> Текст
-*-

Библейский контекст в поэтике Пушкина и Гоголя
Гольденберг А. Х. (Волгоград), д.ф.н., профессор Волгоградского государственного педагогического университета / 2004
Перечитывая в начале прошлого века «Маленькие трагедии», В. В. Розанов был поражен диалогом Альбера и Соломона:
«Ведь это — мысль, страница, отсвет Библии? — пишет Розанов. — Это — глубоко и прекрасно, как в „Эклезиасте“ и, однако, без малейшей ему подражательности, в обороте мысли, чисто пушкинском...»1.
В этом проницательном суждении сформулирована весьма актуальная литературоведческая проблема. Речь идет о роли библейского контекста в поэтике русской классической литературы. Его исследование позволяет не только расширить наши представления об истоках образной системы «Маленьких трагедий», но и указать на некую архетипическую ситуацию, отразившуюся в «Скупом рыцаре» и «Мертвых душах».
По традиции, идущей от В. Г. Белинского, пушкинского Барона и гоголевского Плюшкина принято противопоставлять друг другу. «Идеал скупости один, — писал Белинский, — но типы его бесконечно различны. Плюшкин Гоголя гадок, отвратителен — это лицо комическое. Барон Пушкина ужасен — это лицо трагическое. Оба они страшно истинны...»2.
Следует отметить, что сопоставление персонажей в большинстве работ о Пушкине и Гоголе, к сожалению, не выходит за рамки тематического уровня и носит факультативный характер. В стороне остаются наиболее существенные аспекты проблемы, а именно: учитывал ли Гоголь художественный опыт автора «Скупого рыцаря»? что, кроме темы скупости, связывает образы этих героев? можно ли говорить об общности литературных архетипов, нашедших свое отражение в образной структуре персонажей?
Барона и Плюшкина по отдельности чаще всего соотносят с литературной традицией нового времени — национальной (от Сумарокова до Лажечникова) и западноевропейской (от Данте до Бальзака), давшей классические типы скупых. Но даже в ряду литературных скупцов герои Пушкина и Гоголя заметно выделяются. Они — «тезавраторы», припрятыватели богатств, и ведут себя по отношению к своим сокровищам иррационально. В отличие от большинства литературных предшественников (Шейлока, Гарпагона, Гобсека и др.) им чужд сурово осуждаемый христианской моралью грех ростовщичества 3. Своей страсти они отдаются вполне бескорыстно, даже в убыток себе. Поглощенный заботой о мелочах вроде кусочка сургуча или клочка бумаги, Плюшкин теряет огромное богатство: «сено и хлеб гнили, клади и стога обращались в... навоз, мука превратилась в камень, ... холсты и домашние материи... в пыль». Барон, сидя на сундуках с золотом, «пьет воду, ест сухие корки». В его отношении к своим деньгам есть нечто мистическое. Они больше не должны служить низменным «страстям и нуждам человека». Золото и деньги наделяются статусом сакральности: «Усните здесь сном силы и покоя, /Как боги спят в глубоких небесах...». Это жрецы в своем храме, по-разному совершающие ежедневный ритуал служения своему Божеству.

-*-

> Предоставленные данные
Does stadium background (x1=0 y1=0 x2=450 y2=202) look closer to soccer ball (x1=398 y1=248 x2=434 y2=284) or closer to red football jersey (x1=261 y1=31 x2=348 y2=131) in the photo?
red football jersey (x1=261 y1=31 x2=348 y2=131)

-*-

> Ваше задание
Что пьет и ест Барон, сидя на сундуках с золотом, согласно тексту о библейском контексте у Пушкина и Гоголя?

> Ответ на задание
Барон пьет воду и ест сухие корки.